Admit it. You rely on navigation apps to help you get around almost every day, whether you drive, take the bus or train, walk, or hike from point A to B. For more information see the IDTechEx report on New Robotics and Drones 2018-2038: Technologies, Forecasts, Players.
In cities, we depend on apps such as Waze and Google Maps to help us discover new places. At home, we use these apps to beat the rush-hour traffic and find the quickest routes to school, work, and other places we regularly frequent. But sometimes, we doubt a suggested turn; we question a re-route; we suspect an arrival-time estimate. Maybe it's because we're in a hurry. Maybe we just trust our own instincts better. Whatever the reason, there are situations that compel us to turn off the app, and go rogue, so to speak.
But, what exactly is going on in our head when we make decisions that override suggestions or recommendations made by automated systems? Yael Karlinsky-Shichor, a recently appointed assistant professor of marketing at Northeastern, is on a quest to find out. Karlinsky-Shichor's research focuses on the automation of decision-making and its application to marketing. She also studies the psychological aspects of using automation and artificial intelligence models. Wait, automation and marketing? Absolutely, says Karlinsky-Shichor. The two domains intersect more than you might think.
"Many of the topics that we investigate in marketing today you can also find in information systems," she says. "It was really nice for me to broaden my view on those topics and look at them from a marketing perspective, but also continue to look at the topics that involve technology and user interaction with technology."
Here's a case in point: Karlinsky-Shichor and her research colleagues ran a field experiment in which they tried to assess who could generate a higher profit for a business-to-business company that sells aluminum—humans or machines? They did this by creating an automated system that learned and reapplied every salesperson's pricing decisions.
They found that when the salespeople used the prices recommended by the automated system, that generated more money for the company.
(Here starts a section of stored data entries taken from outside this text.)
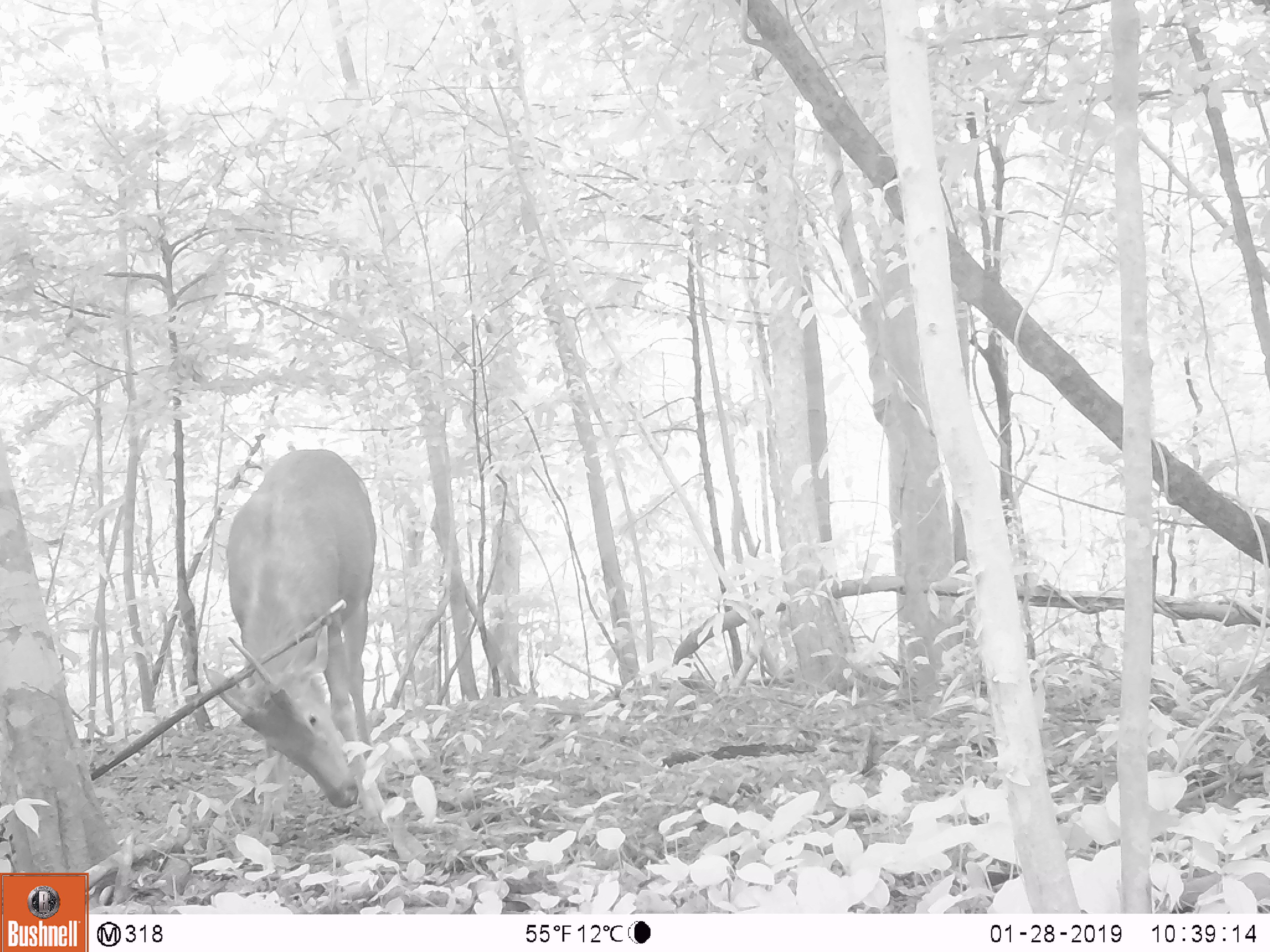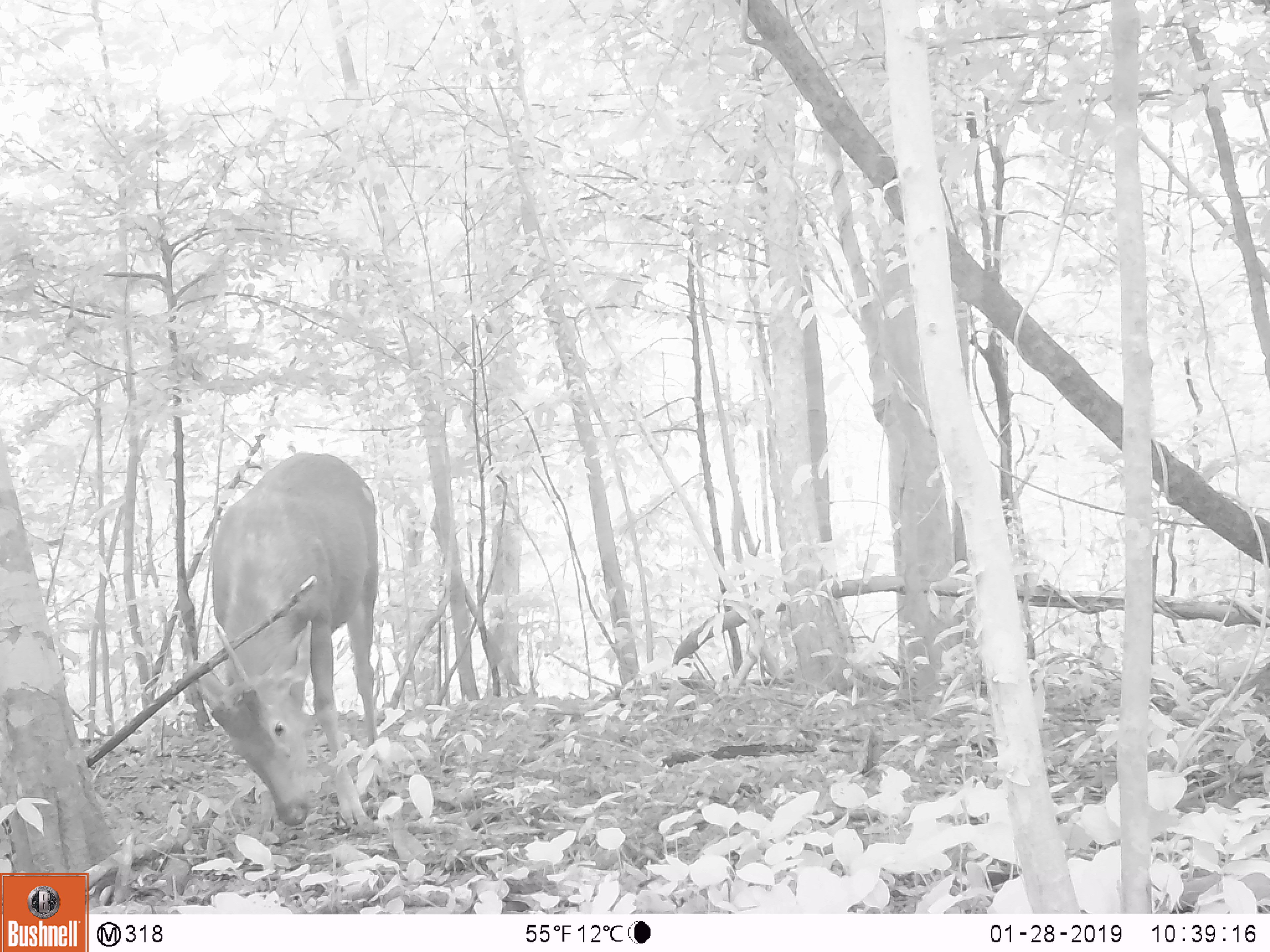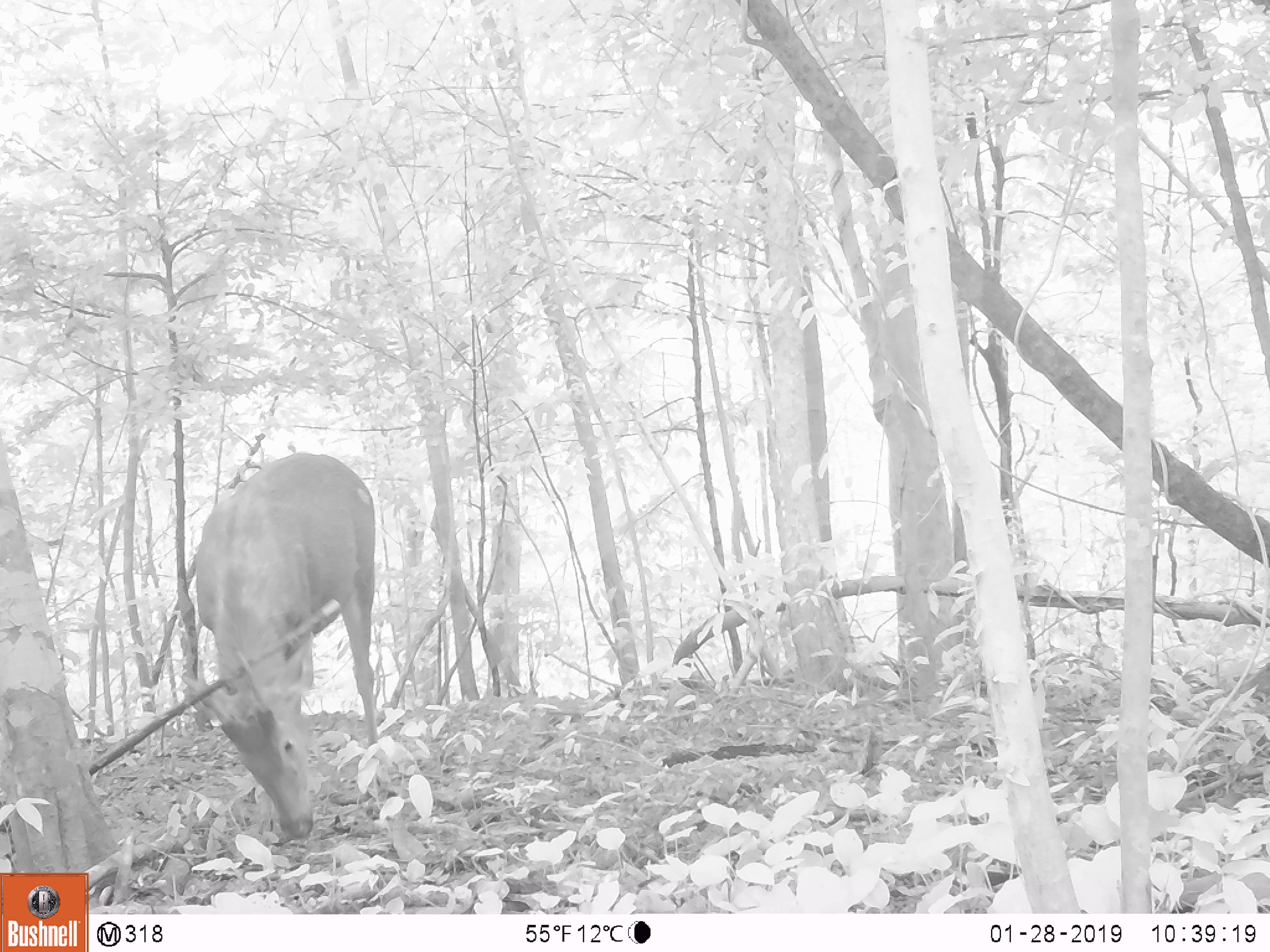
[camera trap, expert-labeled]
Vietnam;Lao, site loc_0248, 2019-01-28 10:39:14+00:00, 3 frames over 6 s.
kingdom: Animalia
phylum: Chordata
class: Mammalia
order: Artiodactyla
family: Cervidae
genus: Rusa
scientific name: Rusa unicolor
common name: sambar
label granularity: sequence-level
But interestingly, they learned that if the system were to be used in tandem with a high-performing sales representative, that would yield even better results.
"We use machine learning to automatically decide who should make the pricing decision—the salesperson or the model," Karlinsky-Shichor says. "What we find is that a hybrid structure that lets the model price most of the quotes that come into the company but lets the expert salesperson take those cases that are more unique or out of the ordinary actually performs even better."
Here's why. Humans are unpredictable and fickle, but they are also more adept at handling unpredictability. They have the advantage when it comes to meeting new clients, for example, and gauging a client's needs and willingness to pay. However, machines have a leg up on humans in more technical, repetitive, and scalable tasks, and they get to avoid the different behavioral inconsistencies that people often display. Together, they're an unbeatable duo.
"In many cases, people think that AI models are going to replace human jobs," says Karlinsky-Shichor. "What I find—and it's insight that comes up in many domains—is that instead of replacing humans, AI will complement them."
Two things happened after the researchers completed their case study. The company went forward with implementing the pricing process recommended by the automated system. And, the company's chief executive officer came back to Karlinsky-Shichor and her colleagues with an interesting offer.
"He said, 'well, why don't you go and take my best salesperson and create a model based on that salesperson? That model is going to give us the best results,'" she says. "But actually, we found that this is not the case. Even the best salesperson did not necessarily have an expertise that applied to every single case in this company."
The researchers found that, in fact, pooling the expertise of different experts generated a better outcome for the company's bottom line than using the highest-performing salesperson. So now they are working on an automation approach that will combine the wisdom of the crowds with individual expertise, she says.
Karlinsky-Shichor is also tackling a different, but related problem: How do you get people to faithfully follow suggestions or recommendations made by automated models? This issue of compliance is a challenge regularly faced by companies that use such systems, she says.
Again, she points to the business-to-business pricing scheme. "What we see is that salespeople generally take the price recommended by the model when they either anticipate a low risk in the change, or it seems like there's a big difference in the price when going with the model," she says. "So one of my conjectures is that if they're very confident, or when they have no clue, they use the model's recommendation."
Karlinsky-Shichor will continue exploring this intertwined field of marketing and artificial intelligence as a researcher at Northeastern. She believes she's at the right place for this work.
"For me, Northeastern is a great combination of a school that puts research as a high priority, but also puts a lot of emphasis on the application of the research," she says. "I am generally interested in problems that not just us researchers, but also companies, care about."